One of the main focus was to capture what's running at this moment in the cluster ( Thanks to our very strict Development manager :) ) We ran extensive checks to capture the current state of code in the system and moved back to code repository.
From over 300 jobs we found 3 oozie workflows which were having
definitions out of date in our code repo from what was running in production. With large number of property files , oozie workflow testing can be difficult.
I will write a new blog post of learning about best practices in handling large number of oozie workflows , especially around regression testing and structuring the oozie code.
Oozie is awesome tool , we never had issues and many of jobs were running silently from over 12 months now.
We created new branch after dumping the current state of production cluster code and started changing the old code base to configuration specifications of new cluster.
By late Saturday afternoon the code migration was complete and ready to be run onto the new cluster. We ran our first job onto new cluster with success and shared the news with all over watsapp.
Whatsapp group messaging has worked very well I think , keeping all team members aware of current happening in base camp.
By late evening work of code migration shift was over and new team arrived to take over for resuming the production jobs.
Trickle resuming the production jobs
The cluster is under SLA for downstream consumers , we started resuming the production jobs which were having highest priority. The team managing the platform for operations had now control in hands. They started verifying the oozie jobs after starting them incrementally into new cluster. We have our own custom job tracking database , so writing one simple query into MySQL gave clear view which job is having problem and needs attention.
Hive and Metadata
We took the dump of Hive MySQL metastore from the old cluster , created corresponding database on the new cluster. Since there is mirror cluster we also configured MySQL replication for the same.
The closing thoughts
We did everything without any support call , ticket , Apache mailing list email. This shows that our team is capable and learned enough to deal with wide range of things now in the Hadoop ecosystem.
However there are few lessons which we need to learn from and make truly the textbook hadoop migration.
There is always something which is not in code base. Getting discipline in the large team that everything lands up into code base is the most difficult thing.
The last minute fixes often lead to changes which are running into Production but never find the way into source control. Hence we missed few minor things.
Although the changes did not affect our planned time lines since we knew how to fix the issues ( since we had seen time earlier too ) , we fixed them and task of adding the
fixes back to source control is the action point.
Automation , is the key to manage large number of multiple clusters. Platform team did awesome job in capturing the current state of old cluster and tuning required
properties in new cluster. All the deployment of new cluster was done via Puppet and Cloudera Manager API. So any configuration changes were also driven by the same.
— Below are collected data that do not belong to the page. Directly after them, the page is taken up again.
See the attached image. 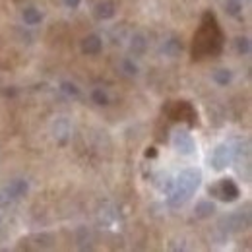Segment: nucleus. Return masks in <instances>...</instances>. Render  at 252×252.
Returning <instances> with one entry per match:
<instances>
[{
  "instance_id": "0eeeda50",
  "label": "nucleus",
  "mask_w": 252,
  "mask_h": 252,
  "mask_svg": "<svg viewBox=\"0 0 252 252\" xmlns=\"http://www.w3.org/2000/svg\"><path fill=\"white\" fill-rule=\"evenodd\" d=\"M101 49H103V41H101L97 35H88V37L82 41V53H84V55L94 57V55H99V53H101Z\"/></svg>"
},
{
  "instance_id": "a211bd4d",
  "label": "nucleus",
  "mask_w": 252,
  "mask_h": 252,
  "mask_svg": "<svg viewBox=\"0 0 252 252\" xmlns=\"http://www.w3.org/2000/svg\"><path fill=\"white\" fill-rule=\"evenodd\" d=\"M61 90H63L66 95H70V97H78V95H80V88H78L76 84H72V82H63V84H61Z\"/></svg>"
},
{
  "instance_id": "dca6fc26",
  "label": "nucleus",
  "mask_w": 252,
  "mask_h": 252,
  "mask_svg": "<svg viewBox=\"0 0 252 252\" xmlns=\"http://www.w3.org/2000/svg\"><path fill=\"white\" fill-rule=\"evenodd\" d=\"M235 45H237V51H239L241 55H249V53H251V39H249V37H239V39L235 41Z\"/></svg>"
},
{
  "instance_id": "6ab92c4d",
  "label": "nucleus",
  "mask_w": 252,
  "mask_h": 252,
  "mask_svg": "<svg viewBox=\"0 0 252 252\" xmlns=\"http://www.w3.org/2000/svg\"><path fill=\"white\" fill-rule=\"evenodd\" d=\"M123 70H125L128 76H136L138 74V66L134 64V61H125L123 63Z\"/></svg>"
},
{
  "instance_id": "f8f14e48",
  "label": "nucleus",
  "mask_w": 252,
  "mask_h": 252,
  "mask_svg": "<svg viewBox=\"0 0 252 252\" xmlns=\"http://www.w3.org/2000/svg\"><path fill=\"white\" fill-rule=\"evenodd\" d=\"M41 20H43V14L37 8H26L24 10V22L28 26H37V24H41Z\"/></svg>"
},
{
  "instance_id": "1a4fd4ad",
  "label": "nucleus",
  "mask_w": 252,
  "mask_h": 252,
  "mask_svg": "<svg viewBox=\"0 0 252 252\" xmlns=\"http://www.w3.org/2000/svg\"><path fill=\"white\" fill-rule=\"evenodd\" d=\"M4 190L8 192V196H10L12 200H16V198L26 196V194H28V190H30V187H28V183H26V181L18 179V181H12V183H10Z\"/></svg>"
},
{
  "instance_id": "20e7f679",
  "label": "nucleus",
  "mask_w": 252,
  "mask_h": 252,
  "mask_svg": "<svg viewBox=\"0 0 252 252\" xmlns=\"http://www.w3.org/2000/svg\"><path fill=\"white\" fill-rule=\"evenodd\" d=\"M200 181H202V175L196 171V169H187L179 175V181H177V189L189 192L190 196L194 194V190L200 187Z\"/></svg>"
},
{
  "instance_id": "39448f33",
  "label": "nucleus",
  "mask_w": 252,
  "mask_h": 252,
  "mask_svg": "<svg viewBox=\"0 0 252 252\" xmlns=\"http://www.w3.org/2000/svg\"><path fill=\"white\" fill-rule=\"evenodd\" d=\"M231 161H233V150L227 144H221L220 148L214 150V154H212V165H214V169L221 171V169L229 167Z\"/></svg>"
},
{
  "instance_id": "f03ea898",
  "label": "nucleus",
  "mask_w": 252,
  "mask_h": 252,
  "mask_svg": "<svg viewBox=\"0 0 252 252\" xmlns=\"http://www.w3.org/2000/svg\"><path fill=\"white\" fill-rule=\"evenodd\" d=\"M165 115L169 117V121H185L189 126H194L198 121L196 109L190 105L189 101H173L165 107Z\"/></svg>"
},
{
  "instance_id": "4468645a",
  "label": "nucleus",
  "mask_w": 252,
  "mask_h": 252,
  "mask_svg": "<svg viewBox=\"0 0 252 252\" xmlns=\"http://www.w3.org/2000/svg\"><path fill=\"white\" fill-rule=\"evenodd\" d=\"M92 101L95 105H109V95L105 94L101 88H97V90L92 92Z\"/></svg>"
},
{
  "instance_id": "2eb2a0df",
  "label": "nucleus",
  "mask_w": 252,
  "mask_h": 252,
  "mask_svg": "<svg viewBox=\"0 0 252 252\" xmlns=\"http://www.w3.org/2000/svg\"><path fill=\"white\" fill-rule=\"evenodd\" d=\"M225 8H227V14H229V16H239V14L243 12V4H241V0H227Z\"/></svg>"
},
{
  "instance_id": "9d476101",
  "label": "nucleus",
  "mask_w": 252,
  "mask_h": 252,
  "mask_svg": "<svg viewBox=\"0 0 252 252\" xmlns=\"http://www.w3.org/2000/svg\"><path fill=\"white\" fill-rule=\"evenodd\" d=\"M214 212H216V204L210 202V200H202V202H198V204H196V210H194L196 218H200V220H206V218L214 216Z\"/></svg>"
},
{
  "instance_id": "f257e3e1",
  "label": "nucleus",
  "mask_w": 252,
  "mask_h": 252,
  "mask_svg": "<svg viewBox=\"0 0 252 252\" xmlns=\"http://www.w3.org/2000/svg\"><path fill=\"white\" fill-rule=\"evenodd\" d=\"M221 49H223V33L218 24V18L212 12H206L202 16L200 30L194 35L192 57L196 61H202L206 57H218Z\"/></svg>"
},
{
  "instance_id": "4be33fe9",
  "label": "nucleus",
  "mask_w": 252,
  "mask_h": 252,
  "mask_svg": "<svg viewBox=\"0 0 252 252\" xmlns=\"http://www.w3.org/2000/svg\"><path fill=\"white\" fill-rule=\"evenodd\" d=\"M158 156V150L156 148H148L146 150V158H156Z\"/></svg>"
},
{
  "instance_id": "aec40b11",
  "label": "nucleus",
  "mask_w": 252,
  "mask_h": 252,
  "mask_svg": "<svg viewBox=\"0 0 252 252\" xmlns=\"http://www.w3.org/2000/svg\"><path fill=\"white\" fill-rule=\"evenodd\" d=\"M10 202H12V198L8 196V192H6V190H0V208L10 206Z\"/></svg>"
},
{
  "instance_id": "f3484780",
  "label": "nucleus",
  "mask_w": 252,
  "mask_h": 252,
  "mask_svg": "<svg viewBox=\"0 0 252 252\" xmlns=\"http://www.w3.org/2000/svg\"><path fill=\"white\" fill-rule=\"evenodd\" d=\"M144 49H146V39H144V35H134V37H132V51H134V53H144Z\"/></svg>"
},
{
  "instance_id": "7ed1b4c3",
  "label": "nucleus",
  "mask_w": 252,
  "mask_h": 252,
  "mask_svg": "<svg viewBox=\"0 0 252 252\" xmlns=\"http://www.w3.org/2000/svg\"><path fill=\"white\" fill-rule=\"evenodd\" d=\"M210 194L218 196V198L223 200V202H235V200L241 196V190H239V187L235 185V181H231V179H223V181H220L216 187H210Z\"/></svg>"
},
{
  "instance_id": "9b49d317",
  "label": "nucleus",
  "mask_w": 252,
  "mask_h": 252,
  "mask_svg": "<svg viewBox=\"0 0 252 252\" xmlns=\"http://www.w3.org/2000/svg\"><path fill=\"white\" fill-rule=\"evenodd\" d=\"M181 51H183V45H181V41L179 39H169V41H165V45H163V53L167 55V57H171V59H175V57H179L181 55Z\"/></svg>"
},
{
  "instance_id": "6e6552de",
  "label": "nucleus",
  "mask_w": 252,
  "mask_h": 252,
  "mask_svg": "<svg viewBox=\"0 0 252 252\" xmlns=\"http://www.w3.org/2000/svg\"><path fill=\"white\" fill-rule=\"evenodd\" d=\"M94 14L97 20H111L115 16V4L109 2V0H103V2H97L94 8Z\"/></svg>"
},
{
  "instance_id": "ddd939ff",
  "label": "nucleus",
  "mask_w": 252,
  "mask_h": 252,
  "mask_svg": "<svg viewBox=\"0 0 252 252\" xmlns=\"http://www.w3.org/2000/svg\"><path fill=\"white\" fill-rule=\"evenodd\" d=\"M231 78H233V74H231V70H227V68H221V70H216V72H214V82H216L218 86H227V84L231 82Z\"/></svg>"
},
{
  "instance_id": "412c9836",
  "label": "nucleus",
  "mask_w": 252,
  "mask_h": 252,
  "mask_svg": "<svg viewBox=\"0 0 252 252\" xmlns=\"http://www.w3.org/2000/svg\"><path fill=\"white\" fill-rule=\"evenodd\" d=\"M80 2H82V0H64V4H66L68 8H78Z\"/></svg>"
},
{
  "instance_id": "423d86ee",
  "label": "nucleus",
  "mask_w": 252,
  "mask_h": 252,
  "mask_svg": "<svg viewBox=\"0 0 252 252\" xmlns=\"http://www.w3.org/2000/svg\"><path fill=\"white\" fill-rule=\"evenodd\" d=\"M173 142H175V148H177L183 156H190V154H194V150H196V144H194V140H192V136H190L189 132H183V130L175 132Z\"/></svg>"
}]
</instances>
The properties which code migration team found were missing during actual resumption of production jobs were passed back into the loop to be added to puppet.
Permissions , the jobs which failed running in the new cluster were due to permission issues. One of the action point we noted was to how to capture this information back into our Puppet so that all future deployments take care of folders , owners and permissions for us.
Oozie code structuring , Managing oozie code given the large amount of xmls and configurations can be difficult and this can be annoying at times. Understanding of concept of oozie globals , share lib and bundles is very important given the fact when you are using it in production for large deployments. I will write additional followup post for oozie code.
-----
Good bye for now , soon would be back with another post for the next task for moving on to YARN by end of next quarter.